Top of DOCUMENT SEGMENT

The Rhode Island Department of Transportation (RIDOT) has executed 13 Memorada of Understanding with the Federal Highway Administration, indicating the federal agency agrees with the state’s bridge tolls on heavy commercial trucks. The tolls provide part of the funding to bridge repairs under the RhodeWorks program.
RhodeWorks, signed into law in February, provides for the repair of more than 150 structurally deficient bridges as well as an additional 500 bridges to prevent them from reaching that condition. Officials estimate this plan will bring 90 percent of the state’s bridges into “structural sufficiency” by 2024 and will create 6,000 new construction jobs.
Tolls are on heavy commercial trucks classified within Class 8 single 19 trailer, three or four axles up to and including Class 13 seven or more axle multi-20 trailer trucks. They will average $3 at 14 gantries across the state, with a per day cap of $20 in each direction for a truck crossing the state. Tolls will not be collected on any other vehicles.
“For too long, our state kicked the can down the road on infrastructure, allowing our roads and bridges to crumble and fall into total disrepair,” says Gov Gina Raimondo. “With RhodeWorks, leaders came together to put an end to the politics of procrastination and take action to keep people safe. With the partnership and approval of the federal government, we are going to keep moving forward as quickly as we can to deliver the infrastructure Rhode Islanders deserve.”
RIDOT says the MOUs state the federal government “hereby agrees the Toll Project meets the toll eligibility requirements of 23 U.S.C. 129 (a) (1),” the applicable federal law. “A 14th MOU for the Providence Viaduct will be executed once the existing environmental mitigation requirements for the project are satisfied,” the agency reports.
RIDOTs next steps include soliciting proposals for design, build, operation and maintenance of the tolling system. It expects to send out request for proposals in late November and would like to beginning bringing in toll revenue by 2018.

Bottom of DOCUMENT SEGMENT
Top of GIVEN DATA

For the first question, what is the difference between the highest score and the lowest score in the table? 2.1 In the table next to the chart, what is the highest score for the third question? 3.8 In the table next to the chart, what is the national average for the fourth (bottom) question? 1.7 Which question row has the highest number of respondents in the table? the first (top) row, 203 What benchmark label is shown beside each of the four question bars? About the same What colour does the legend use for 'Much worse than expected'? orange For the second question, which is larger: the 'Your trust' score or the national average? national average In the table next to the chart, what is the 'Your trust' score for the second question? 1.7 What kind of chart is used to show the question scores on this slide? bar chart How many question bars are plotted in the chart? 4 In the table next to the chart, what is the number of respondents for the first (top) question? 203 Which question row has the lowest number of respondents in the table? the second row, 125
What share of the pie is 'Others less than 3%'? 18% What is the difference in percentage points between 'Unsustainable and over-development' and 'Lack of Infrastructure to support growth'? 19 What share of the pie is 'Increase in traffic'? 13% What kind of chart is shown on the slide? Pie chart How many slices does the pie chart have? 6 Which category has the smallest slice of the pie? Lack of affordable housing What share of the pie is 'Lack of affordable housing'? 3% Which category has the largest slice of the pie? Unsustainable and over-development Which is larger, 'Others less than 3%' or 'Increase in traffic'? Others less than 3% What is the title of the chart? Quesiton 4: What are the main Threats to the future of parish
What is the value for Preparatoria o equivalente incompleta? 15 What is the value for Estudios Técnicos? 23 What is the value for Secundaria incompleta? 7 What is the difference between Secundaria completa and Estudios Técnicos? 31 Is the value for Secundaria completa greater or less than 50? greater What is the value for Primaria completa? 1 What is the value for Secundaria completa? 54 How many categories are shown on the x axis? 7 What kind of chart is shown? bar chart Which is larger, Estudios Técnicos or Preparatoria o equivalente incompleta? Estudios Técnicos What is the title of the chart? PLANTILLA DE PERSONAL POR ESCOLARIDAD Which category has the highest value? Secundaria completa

Bottom of GIVEN DATA

*EXERCISE 1*. In the article on Rhode Island's truck tolls, translate the sentence "Tolls will not be collected on any other vehicles." into Spanish.
*EXERCISE 2*.
Based on the article on Rhode Island's truck tolls, do these statements agree with it? Answer yes or no for each, quoting the words that decide it.
(a) RhodeWorks was signed into law in February.
(b) Passenger cars will also pay the new tolls.
(c) A truck crossing the state pays at most $30 per day in each direction.
*EXERCISE 3*. Reproduce the passage of the article on Rhode Island's truck tolls word for word, from "RhodeWorks, signed into" to "new construction jobs.".

*TASK RESPONSE 1*. No se cobrarán peajes a ningún otro vehículo.

*TASK RESPONSE 2*.
(a) Yes: "RhodeWorks, signed into law in February"
(b) No: "Tolls will not be collected on any other vehicles."
(c) No: "with a per day cap of $20 in each direction for a truck crossing the state"

*TASK RESPONSE 3*.
RhodeWorks, signed into law in February, provides for the repair of more than 150 structurally deficient bridges as well as an additional 500 bridges to prevent them from reaching that condition. Officials estimate this plan will bring 90 percent of the state’s bridges into “structural sufficiency” by 2024 and will create 6,000 new construction jobs.